- Opening Delimiter -

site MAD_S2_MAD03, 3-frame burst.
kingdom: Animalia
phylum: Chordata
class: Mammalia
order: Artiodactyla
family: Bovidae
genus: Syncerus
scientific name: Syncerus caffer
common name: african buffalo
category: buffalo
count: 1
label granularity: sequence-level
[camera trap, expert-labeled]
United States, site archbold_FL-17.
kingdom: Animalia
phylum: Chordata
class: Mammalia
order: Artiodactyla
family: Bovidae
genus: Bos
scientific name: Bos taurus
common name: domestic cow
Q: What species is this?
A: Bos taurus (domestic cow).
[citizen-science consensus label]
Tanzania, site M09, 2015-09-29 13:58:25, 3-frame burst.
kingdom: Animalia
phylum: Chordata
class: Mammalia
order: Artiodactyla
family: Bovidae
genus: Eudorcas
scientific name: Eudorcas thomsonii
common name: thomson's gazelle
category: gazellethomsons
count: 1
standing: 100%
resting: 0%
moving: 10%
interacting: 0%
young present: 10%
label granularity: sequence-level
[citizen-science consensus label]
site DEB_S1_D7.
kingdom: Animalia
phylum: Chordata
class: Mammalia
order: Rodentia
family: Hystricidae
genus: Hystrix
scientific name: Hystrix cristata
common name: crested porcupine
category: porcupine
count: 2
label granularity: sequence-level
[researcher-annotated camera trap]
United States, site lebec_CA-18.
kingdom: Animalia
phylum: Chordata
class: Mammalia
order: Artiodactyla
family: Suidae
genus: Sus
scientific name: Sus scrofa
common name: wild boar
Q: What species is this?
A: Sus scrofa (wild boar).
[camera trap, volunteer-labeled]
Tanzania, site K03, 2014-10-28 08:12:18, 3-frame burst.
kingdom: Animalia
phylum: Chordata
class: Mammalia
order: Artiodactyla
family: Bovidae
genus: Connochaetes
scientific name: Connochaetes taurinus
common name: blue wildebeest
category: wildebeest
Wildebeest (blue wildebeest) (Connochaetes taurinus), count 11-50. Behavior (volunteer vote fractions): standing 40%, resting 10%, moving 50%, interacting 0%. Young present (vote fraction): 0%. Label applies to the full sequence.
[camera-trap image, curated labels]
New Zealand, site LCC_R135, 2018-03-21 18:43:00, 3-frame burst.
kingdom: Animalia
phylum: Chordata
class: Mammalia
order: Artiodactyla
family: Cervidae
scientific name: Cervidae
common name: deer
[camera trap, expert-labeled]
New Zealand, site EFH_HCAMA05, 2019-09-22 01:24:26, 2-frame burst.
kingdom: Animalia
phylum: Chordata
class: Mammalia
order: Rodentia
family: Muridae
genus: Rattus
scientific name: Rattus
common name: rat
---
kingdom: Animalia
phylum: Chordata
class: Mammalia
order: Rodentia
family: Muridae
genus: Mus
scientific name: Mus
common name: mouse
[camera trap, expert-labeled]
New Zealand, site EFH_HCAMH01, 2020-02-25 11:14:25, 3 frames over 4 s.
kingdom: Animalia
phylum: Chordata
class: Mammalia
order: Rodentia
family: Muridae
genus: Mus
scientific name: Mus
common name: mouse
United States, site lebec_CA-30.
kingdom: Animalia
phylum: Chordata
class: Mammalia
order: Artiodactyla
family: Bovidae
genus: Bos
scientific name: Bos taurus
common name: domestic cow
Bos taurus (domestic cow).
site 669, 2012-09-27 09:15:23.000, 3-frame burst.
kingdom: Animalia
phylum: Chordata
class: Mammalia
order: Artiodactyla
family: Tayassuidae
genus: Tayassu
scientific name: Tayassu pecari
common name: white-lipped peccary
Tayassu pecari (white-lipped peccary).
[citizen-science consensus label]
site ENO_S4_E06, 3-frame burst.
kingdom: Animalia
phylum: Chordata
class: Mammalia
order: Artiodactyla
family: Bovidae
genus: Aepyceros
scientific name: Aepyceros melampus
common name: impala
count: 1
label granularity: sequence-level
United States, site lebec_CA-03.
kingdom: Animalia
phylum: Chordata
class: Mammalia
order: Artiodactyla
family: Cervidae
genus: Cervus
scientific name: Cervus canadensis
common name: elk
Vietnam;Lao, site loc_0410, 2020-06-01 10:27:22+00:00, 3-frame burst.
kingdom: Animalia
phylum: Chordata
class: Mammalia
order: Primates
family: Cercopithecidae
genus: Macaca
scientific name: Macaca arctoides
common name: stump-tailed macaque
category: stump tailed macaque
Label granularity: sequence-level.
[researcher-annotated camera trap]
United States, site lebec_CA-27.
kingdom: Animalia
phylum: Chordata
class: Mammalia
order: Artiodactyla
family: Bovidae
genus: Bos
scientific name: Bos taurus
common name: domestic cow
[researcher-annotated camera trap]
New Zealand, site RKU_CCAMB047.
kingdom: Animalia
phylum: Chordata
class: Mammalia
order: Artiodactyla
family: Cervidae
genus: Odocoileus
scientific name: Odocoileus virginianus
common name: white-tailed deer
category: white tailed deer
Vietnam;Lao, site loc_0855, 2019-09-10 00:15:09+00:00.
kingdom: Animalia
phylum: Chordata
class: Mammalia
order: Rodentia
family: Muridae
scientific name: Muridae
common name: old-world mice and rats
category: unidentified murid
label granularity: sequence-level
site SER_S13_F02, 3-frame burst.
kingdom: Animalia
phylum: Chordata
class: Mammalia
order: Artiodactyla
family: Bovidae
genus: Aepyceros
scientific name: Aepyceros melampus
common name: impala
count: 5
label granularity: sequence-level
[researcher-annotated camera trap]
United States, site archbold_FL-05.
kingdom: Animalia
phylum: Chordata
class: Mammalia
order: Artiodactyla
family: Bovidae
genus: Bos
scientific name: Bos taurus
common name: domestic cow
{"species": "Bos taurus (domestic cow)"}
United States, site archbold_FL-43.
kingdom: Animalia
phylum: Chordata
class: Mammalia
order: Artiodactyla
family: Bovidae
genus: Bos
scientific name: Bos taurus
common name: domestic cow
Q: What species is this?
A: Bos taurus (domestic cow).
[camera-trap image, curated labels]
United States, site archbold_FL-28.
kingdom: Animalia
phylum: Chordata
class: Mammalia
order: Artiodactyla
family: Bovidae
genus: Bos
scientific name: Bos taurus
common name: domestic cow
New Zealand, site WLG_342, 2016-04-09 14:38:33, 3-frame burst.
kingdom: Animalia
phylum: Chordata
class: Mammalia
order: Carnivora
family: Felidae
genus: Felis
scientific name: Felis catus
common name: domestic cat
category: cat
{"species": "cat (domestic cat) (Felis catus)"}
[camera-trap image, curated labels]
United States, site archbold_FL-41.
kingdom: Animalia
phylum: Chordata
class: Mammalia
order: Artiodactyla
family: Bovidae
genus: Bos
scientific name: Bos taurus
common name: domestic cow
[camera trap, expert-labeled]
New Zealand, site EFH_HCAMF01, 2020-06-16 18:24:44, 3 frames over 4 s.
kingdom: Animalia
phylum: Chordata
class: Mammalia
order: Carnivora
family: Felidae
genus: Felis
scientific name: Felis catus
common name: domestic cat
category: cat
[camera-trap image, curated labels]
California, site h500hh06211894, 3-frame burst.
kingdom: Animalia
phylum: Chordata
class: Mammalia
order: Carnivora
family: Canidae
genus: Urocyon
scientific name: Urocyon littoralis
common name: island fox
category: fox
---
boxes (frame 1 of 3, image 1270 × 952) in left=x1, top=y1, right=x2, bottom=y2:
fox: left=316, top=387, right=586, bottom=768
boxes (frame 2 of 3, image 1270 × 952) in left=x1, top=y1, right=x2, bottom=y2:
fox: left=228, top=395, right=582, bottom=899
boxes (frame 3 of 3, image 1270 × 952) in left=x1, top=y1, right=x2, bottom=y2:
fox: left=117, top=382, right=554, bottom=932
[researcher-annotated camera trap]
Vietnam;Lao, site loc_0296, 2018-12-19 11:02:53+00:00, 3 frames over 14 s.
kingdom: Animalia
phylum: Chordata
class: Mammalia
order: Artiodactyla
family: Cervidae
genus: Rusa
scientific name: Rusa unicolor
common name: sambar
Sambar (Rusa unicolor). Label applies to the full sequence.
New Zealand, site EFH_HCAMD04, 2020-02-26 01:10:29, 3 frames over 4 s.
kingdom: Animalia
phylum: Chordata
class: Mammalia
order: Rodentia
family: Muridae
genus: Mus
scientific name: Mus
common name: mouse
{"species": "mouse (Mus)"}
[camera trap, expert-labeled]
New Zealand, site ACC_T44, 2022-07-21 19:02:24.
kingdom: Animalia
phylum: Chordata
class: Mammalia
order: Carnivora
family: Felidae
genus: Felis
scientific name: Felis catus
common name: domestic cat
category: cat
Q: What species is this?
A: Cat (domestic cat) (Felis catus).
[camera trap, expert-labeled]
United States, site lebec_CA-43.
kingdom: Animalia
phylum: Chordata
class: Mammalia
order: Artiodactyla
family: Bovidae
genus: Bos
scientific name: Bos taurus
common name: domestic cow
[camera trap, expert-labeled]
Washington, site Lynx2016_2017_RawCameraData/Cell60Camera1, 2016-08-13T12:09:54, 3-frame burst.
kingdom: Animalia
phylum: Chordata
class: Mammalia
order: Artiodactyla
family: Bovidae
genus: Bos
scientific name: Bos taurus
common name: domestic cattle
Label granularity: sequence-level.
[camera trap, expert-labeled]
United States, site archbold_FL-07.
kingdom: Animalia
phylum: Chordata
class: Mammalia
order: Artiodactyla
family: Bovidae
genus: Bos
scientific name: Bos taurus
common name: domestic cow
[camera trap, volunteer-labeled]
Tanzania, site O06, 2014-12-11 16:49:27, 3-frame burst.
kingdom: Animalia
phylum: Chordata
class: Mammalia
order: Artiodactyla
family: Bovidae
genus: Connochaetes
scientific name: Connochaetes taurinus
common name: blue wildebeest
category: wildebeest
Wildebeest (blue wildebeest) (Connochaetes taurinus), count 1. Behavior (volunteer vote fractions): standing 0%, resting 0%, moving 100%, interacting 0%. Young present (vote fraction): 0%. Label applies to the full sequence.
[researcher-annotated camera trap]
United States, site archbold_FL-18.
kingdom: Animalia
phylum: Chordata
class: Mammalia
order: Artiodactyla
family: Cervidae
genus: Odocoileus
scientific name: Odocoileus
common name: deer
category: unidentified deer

- Closing Delimiter -

Pick each line holding the word "Odocoileus" out of the data and copy it.

OUTPUT OF THE EXERCISE:
genus: Odocoileus
scientific name: Odocoileus virginianus
genus: Odocoileus
scientific name: Odocoileus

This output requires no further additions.